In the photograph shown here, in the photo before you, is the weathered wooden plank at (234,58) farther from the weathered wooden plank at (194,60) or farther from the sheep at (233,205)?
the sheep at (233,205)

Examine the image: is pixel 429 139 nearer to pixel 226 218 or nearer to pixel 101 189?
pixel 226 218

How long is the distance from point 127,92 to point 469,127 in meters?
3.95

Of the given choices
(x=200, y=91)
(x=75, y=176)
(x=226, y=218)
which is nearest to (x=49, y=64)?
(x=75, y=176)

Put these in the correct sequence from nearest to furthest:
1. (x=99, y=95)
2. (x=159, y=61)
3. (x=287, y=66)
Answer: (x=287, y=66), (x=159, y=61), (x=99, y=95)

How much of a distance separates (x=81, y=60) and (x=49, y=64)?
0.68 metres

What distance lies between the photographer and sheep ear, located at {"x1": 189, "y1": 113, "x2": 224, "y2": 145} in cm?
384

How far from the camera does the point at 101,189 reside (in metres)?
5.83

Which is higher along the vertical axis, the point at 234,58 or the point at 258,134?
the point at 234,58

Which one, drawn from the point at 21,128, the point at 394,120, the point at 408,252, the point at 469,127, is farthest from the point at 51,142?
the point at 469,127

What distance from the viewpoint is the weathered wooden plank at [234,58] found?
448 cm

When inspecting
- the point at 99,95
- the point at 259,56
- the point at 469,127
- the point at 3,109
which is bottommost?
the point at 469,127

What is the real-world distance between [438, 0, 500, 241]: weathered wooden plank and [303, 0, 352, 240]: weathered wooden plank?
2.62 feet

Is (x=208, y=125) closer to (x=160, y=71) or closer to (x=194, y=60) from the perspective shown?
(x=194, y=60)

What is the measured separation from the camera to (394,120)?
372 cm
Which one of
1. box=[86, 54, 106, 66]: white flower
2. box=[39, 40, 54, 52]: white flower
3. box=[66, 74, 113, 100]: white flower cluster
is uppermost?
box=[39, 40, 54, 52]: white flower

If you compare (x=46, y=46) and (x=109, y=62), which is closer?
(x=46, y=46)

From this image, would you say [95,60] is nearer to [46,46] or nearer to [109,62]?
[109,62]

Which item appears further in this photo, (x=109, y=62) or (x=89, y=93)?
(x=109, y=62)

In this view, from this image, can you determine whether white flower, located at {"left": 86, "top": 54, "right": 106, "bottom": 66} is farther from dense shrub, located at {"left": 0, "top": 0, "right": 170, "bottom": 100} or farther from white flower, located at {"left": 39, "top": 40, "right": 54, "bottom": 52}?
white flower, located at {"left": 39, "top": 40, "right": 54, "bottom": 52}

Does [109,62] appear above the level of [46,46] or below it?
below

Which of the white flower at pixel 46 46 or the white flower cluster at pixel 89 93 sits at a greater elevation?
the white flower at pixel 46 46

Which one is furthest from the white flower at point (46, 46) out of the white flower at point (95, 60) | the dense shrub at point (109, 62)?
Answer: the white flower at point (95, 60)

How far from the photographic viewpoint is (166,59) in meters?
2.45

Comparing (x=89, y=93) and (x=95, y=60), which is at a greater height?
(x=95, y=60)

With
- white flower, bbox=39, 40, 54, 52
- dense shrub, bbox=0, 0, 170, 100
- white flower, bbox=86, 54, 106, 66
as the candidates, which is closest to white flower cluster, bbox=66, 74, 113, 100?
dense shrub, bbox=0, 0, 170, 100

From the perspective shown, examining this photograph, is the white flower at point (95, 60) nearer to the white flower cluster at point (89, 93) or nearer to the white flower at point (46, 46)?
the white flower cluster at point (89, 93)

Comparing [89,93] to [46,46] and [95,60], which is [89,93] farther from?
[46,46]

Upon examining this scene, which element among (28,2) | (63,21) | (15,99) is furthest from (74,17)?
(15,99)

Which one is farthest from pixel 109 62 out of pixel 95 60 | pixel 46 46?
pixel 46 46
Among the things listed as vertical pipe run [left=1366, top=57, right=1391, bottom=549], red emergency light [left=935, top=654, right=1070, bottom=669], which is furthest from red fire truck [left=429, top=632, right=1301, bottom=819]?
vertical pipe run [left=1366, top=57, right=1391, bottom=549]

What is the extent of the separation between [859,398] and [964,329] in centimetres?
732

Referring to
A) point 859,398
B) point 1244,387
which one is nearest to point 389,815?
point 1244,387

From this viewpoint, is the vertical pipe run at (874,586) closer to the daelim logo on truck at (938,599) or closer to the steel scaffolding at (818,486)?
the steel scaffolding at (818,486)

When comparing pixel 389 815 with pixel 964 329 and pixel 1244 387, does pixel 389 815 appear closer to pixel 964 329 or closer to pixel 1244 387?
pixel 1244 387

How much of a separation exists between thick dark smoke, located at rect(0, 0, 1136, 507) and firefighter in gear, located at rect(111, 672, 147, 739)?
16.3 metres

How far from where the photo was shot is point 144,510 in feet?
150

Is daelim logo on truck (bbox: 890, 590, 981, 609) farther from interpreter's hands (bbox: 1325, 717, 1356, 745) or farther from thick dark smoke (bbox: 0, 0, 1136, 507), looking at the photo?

EXERCISE DESCRIPTION
Please retype, exactly as written, every line from the line containing "Comparing [89,93] to" through the last line of the records above, including both of those lines, and nothing else.

WORKED ANSWER
Comparing [89,93] to [46,46] and [95,60], which is [89,93] farther from?
[46,46]

Upon examining this scene, which element among (28,2) | (63,21) | (15,99) is furthest from (74,17)?
(15,99)

Which one is farthest from pixel 109 62 out of pixel 95 60 | pixel 46 46?
pixel 46 46
Among the things listed as vertical pipe run [left=1366, top=57, right=1391, bottom=549], red emergency light [left=935, top=654, right=1070, bottom=669], which is furthest from red fire truck [left=429, top=632, right=1301, bottom=819]?
vertical pipe run [left=1366, top=57, right=1391, bottom=549]

What is the extent of the separation between [859,398] and [964,329] in centimetres?
732

Referring to
A) point 859,398
B) point 1244,387
which one is nearest to point 389,815?
point 1244,387

From this viewpoint, is the vertical pipe run at (874,586) closer to the daelim logo on truck at (938,599) or closer to the steel scaffolding at (818,486)?
the steel scaffolding at (818,486)

When comparing pixel 389 815 with pixel 964 329 and pixel 1244 387, does pixel 389 815 appear closer to pixel 964 329 or closer to pixel 1244 387?
pixel 1244 387

How much of a separation exists between thick dark smoke, located at rect(0, 0, 1136, 507) and firefighter in gear, located at rect(111, 672, 147, 739)?
16.3 metres

How far from where the photo was shot is point 144,510 in feet?
150

Is daelim logo on truck (bbox: 890, 590, 981, 609) farther from interpreter's hands (bbox: 1325, 717, 1356, 745) or farther from thick dark smoke (bbox: 0, 0, 1136, 507), looking at the photo?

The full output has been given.